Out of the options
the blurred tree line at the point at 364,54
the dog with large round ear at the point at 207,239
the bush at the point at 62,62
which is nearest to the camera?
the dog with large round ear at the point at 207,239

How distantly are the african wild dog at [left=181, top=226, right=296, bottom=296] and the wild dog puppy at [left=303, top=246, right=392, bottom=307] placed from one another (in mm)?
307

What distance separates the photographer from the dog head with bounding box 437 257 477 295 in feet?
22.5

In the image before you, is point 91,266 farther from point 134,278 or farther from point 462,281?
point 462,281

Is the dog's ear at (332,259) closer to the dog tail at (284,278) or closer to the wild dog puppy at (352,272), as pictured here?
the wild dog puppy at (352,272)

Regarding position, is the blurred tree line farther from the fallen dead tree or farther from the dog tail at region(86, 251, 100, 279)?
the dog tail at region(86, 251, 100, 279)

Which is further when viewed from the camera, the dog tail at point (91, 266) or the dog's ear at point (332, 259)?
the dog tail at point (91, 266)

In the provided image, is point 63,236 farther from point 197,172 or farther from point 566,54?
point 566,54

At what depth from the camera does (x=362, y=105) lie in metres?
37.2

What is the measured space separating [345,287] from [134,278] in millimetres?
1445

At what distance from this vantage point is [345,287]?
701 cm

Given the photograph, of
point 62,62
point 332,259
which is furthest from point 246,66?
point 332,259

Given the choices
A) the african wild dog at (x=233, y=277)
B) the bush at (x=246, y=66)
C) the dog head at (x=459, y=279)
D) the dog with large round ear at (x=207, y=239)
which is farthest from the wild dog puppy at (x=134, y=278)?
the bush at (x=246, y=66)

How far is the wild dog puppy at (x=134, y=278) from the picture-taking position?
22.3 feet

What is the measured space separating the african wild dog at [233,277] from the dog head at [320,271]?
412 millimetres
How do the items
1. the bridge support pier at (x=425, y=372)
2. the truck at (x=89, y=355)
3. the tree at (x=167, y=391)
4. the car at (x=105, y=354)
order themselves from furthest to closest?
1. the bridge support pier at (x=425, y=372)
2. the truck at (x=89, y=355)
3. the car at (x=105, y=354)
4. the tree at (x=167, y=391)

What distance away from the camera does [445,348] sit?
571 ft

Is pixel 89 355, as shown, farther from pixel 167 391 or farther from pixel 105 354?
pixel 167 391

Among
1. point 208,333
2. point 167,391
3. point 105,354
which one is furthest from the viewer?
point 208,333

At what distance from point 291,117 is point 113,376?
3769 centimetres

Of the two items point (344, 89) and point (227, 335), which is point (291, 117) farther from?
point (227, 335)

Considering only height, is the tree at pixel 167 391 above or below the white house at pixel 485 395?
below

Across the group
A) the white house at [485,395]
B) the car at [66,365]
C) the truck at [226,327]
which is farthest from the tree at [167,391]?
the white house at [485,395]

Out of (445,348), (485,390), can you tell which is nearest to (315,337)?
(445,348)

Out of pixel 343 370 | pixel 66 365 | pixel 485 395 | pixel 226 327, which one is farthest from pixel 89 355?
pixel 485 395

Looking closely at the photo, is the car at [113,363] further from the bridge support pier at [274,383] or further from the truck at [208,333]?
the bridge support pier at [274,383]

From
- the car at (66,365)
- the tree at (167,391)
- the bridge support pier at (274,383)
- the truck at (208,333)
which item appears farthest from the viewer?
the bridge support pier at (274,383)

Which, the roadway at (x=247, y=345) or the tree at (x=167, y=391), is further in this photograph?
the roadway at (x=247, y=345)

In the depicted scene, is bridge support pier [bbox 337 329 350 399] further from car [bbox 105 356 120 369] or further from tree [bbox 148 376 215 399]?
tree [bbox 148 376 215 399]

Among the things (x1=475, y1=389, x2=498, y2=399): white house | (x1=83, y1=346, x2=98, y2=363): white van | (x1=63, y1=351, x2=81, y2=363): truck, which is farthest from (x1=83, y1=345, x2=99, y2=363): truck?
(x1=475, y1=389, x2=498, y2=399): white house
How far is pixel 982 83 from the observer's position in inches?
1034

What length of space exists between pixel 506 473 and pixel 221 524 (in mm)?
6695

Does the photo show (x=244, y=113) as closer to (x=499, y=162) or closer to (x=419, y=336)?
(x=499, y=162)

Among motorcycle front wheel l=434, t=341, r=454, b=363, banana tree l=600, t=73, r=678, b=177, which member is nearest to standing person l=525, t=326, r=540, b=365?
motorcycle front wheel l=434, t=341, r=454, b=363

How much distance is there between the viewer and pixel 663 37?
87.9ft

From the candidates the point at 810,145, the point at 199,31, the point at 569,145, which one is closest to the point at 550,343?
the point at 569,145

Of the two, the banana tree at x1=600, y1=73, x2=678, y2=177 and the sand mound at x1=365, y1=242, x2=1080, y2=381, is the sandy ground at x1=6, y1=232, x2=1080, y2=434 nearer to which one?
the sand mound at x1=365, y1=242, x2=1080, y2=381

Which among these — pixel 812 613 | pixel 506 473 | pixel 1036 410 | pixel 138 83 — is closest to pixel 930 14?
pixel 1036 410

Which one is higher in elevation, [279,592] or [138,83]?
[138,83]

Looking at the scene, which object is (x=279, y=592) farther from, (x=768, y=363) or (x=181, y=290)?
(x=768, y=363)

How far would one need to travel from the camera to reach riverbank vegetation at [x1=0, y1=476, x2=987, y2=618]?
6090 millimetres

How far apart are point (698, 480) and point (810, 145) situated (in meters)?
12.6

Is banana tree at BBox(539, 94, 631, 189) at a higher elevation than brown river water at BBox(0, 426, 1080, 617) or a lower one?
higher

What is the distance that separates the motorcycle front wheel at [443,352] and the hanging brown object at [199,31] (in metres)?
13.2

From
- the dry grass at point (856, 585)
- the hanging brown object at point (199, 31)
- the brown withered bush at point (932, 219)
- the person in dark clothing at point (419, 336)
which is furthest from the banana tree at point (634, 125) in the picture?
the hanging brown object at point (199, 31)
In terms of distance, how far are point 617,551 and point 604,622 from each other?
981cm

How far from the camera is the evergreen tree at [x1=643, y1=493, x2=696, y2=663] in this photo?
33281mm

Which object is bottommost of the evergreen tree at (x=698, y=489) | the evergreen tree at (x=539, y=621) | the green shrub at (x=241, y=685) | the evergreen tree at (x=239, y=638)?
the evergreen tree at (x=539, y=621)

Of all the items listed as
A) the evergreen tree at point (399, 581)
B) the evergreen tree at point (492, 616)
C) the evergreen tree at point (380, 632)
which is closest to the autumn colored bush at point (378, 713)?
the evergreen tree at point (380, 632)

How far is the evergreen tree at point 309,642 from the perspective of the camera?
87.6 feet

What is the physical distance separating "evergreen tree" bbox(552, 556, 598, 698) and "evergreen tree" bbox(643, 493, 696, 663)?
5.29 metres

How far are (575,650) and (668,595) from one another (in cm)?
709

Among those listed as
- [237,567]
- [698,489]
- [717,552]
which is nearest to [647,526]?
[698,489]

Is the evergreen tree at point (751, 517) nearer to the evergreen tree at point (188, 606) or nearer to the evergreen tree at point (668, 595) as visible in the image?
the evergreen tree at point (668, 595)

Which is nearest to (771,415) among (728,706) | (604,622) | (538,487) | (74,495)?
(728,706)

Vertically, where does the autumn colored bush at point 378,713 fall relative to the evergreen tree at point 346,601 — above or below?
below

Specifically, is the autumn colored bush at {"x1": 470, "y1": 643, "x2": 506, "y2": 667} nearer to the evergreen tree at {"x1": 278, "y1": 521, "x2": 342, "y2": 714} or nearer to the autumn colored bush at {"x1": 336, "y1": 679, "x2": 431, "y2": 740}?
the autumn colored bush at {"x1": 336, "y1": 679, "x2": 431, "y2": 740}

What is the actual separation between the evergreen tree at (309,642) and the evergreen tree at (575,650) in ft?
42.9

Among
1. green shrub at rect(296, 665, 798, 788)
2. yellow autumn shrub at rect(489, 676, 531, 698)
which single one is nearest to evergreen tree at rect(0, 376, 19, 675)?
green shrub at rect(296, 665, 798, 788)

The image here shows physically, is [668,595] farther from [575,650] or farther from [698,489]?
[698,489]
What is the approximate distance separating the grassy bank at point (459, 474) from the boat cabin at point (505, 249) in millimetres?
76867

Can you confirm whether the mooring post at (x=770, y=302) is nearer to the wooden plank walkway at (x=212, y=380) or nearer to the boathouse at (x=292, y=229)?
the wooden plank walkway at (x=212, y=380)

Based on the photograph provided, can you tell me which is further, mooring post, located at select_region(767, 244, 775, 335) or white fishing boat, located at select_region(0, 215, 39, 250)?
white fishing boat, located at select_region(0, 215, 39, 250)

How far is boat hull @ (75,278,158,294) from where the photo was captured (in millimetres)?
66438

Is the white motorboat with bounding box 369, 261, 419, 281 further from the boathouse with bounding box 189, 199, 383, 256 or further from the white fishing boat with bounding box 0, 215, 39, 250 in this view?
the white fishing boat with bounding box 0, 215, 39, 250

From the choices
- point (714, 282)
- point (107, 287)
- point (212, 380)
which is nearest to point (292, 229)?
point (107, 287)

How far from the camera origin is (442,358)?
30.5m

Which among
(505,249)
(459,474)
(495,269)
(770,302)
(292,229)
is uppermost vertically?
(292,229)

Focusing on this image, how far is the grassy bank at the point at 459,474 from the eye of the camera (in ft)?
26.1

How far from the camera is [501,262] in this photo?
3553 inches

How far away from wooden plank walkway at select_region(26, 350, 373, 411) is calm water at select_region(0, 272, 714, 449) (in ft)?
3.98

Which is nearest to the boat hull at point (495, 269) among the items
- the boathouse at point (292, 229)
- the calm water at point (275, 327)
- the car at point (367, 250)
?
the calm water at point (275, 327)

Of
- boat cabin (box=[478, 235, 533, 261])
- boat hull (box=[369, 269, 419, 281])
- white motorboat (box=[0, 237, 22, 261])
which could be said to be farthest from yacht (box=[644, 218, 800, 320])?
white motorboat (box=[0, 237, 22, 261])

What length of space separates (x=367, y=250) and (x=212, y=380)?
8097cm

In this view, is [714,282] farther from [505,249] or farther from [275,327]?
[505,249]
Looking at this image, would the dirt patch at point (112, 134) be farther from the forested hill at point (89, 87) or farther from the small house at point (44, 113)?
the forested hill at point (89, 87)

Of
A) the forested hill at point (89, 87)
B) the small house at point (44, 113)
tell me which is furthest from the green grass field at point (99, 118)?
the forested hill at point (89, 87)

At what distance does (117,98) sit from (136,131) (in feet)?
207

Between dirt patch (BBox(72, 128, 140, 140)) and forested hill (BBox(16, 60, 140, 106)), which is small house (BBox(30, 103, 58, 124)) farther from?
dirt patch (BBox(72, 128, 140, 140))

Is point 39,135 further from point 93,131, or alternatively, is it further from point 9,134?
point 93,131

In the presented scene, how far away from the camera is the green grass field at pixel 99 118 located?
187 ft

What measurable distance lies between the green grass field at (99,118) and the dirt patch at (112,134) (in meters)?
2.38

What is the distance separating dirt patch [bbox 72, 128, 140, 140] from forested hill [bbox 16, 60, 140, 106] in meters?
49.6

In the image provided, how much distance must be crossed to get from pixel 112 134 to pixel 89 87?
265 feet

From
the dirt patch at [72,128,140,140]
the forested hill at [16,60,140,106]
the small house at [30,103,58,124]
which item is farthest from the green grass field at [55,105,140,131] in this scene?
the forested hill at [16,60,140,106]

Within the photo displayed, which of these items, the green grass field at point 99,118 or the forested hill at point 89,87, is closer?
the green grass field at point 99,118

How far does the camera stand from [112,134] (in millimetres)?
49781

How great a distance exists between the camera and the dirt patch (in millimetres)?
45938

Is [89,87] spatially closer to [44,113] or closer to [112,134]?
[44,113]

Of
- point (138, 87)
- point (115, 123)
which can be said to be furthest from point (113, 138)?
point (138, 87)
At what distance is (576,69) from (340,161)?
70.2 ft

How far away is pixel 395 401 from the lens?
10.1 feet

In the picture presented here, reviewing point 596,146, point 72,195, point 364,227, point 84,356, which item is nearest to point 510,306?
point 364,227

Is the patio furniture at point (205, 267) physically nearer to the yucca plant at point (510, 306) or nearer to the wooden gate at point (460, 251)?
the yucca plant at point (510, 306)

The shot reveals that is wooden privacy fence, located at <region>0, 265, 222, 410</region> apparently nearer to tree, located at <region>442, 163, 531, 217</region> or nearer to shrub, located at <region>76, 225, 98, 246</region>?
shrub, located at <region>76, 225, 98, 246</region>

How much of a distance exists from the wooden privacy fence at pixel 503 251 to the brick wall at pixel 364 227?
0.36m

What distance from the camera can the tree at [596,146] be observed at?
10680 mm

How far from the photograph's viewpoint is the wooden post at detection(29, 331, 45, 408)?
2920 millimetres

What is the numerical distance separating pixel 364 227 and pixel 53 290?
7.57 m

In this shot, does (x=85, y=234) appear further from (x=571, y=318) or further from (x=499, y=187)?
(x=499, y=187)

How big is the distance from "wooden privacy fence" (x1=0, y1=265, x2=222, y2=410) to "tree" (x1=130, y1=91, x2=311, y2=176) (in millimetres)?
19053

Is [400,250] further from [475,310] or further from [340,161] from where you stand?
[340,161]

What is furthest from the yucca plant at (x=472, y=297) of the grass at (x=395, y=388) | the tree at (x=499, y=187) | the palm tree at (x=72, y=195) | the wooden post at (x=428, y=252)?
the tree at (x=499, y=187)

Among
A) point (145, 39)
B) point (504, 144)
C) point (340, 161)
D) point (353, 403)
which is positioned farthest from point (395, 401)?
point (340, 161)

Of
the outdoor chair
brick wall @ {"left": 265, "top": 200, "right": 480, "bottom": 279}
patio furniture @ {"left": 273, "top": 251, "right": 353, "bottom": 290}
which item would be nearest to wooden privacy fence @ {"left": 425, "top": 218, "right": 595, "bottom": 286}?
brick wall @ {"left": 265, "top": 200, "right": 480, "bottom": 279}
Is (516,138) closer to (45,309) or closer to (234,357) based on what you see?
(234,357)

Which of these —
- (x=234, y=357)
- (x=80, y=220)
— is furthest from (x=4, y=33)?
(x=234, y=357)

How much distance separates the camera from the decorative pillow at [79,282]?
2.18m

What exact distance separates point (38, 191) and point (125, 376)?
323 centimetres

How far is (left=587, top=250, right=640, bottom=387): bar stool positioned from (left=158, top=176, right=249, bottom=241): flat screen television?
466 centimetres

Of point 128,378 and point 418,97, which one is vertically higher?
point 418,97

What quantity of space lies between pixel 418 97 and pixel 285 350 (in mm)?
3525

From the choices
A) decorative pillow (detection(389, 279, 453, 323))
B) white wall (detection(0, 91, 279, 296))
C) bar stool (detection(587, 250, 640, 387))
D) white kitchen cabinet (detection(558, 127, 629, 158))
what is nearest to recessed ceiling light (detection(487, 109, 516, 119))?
*****
Stated task - For this exercise, please retype exactly the lines in the listing from the line with "What is furthest" through its last line, both ends included.

Finished exercise -
What is furthest from the yucca plant at (x=472, y=297) of the grass at (x=395, y=388) | the tree at (x=499, y=187) | the palm tree at (x=72, y=195) | the wooden post at (x=428, y=252)?
the tree at (x=499, y=187)

Among
A) point (145, 39)
B) point (504, 144)
C) point (340, 161)
D) point (353, 403)
which is positioned farthest from point (395, 401)?
point (340, 161)

Of
the outdoor chair
brick wall @ {"left": 265, "top": 200, "right": 480, "bottom": 279}
patio furniture @ {"left": 273, "top": 251, "right": 353, "bottom": 290}
which item would be nearest to wooden privacy fence @ {"left": 425, "top": 218, "right": 595, "bottom": 286}?
brick wall @ {"left": 265, "top": 200, "right": 480, "bottom": 279}
Is (516,138) closer to (45,309) or closer to (234,357) based on what you see?
(234,357)

Which of these —
- (x=234, y=357)
- (x=80, y=220)
— is furthest from (x=4, y=33)?
(x=234, y=357)

How much distance separates the camera from the decorative pillow at [79,282]?
2.18m

What exact distance separates point (38, 191) and point (125, 376)?
323 centimetres

How far is (left=587, top=250, right=640, bottom=387): bar stool positioned from (left=158, top=176, right=249, bottom=241): flat screen television?
466 centimetres

Of point 128,378 and point 418,97, which one is vertically higher?
point 418,97

What quantity of space lies between pixel 418 97 and pixel 285 350 (in mm)?
3525

From the choices
A) decorative pillow (detection(389, 279, 453, 323))
B) white wall (detection(0, 91, 279, 296))
C) bar stool (detection(587, 250, 640, 387))
D) white kitchen cabinet (detection(558, 127, 629, 158))
what is nearest to recessed ceiling light (detection(487, 109, 516, 119))?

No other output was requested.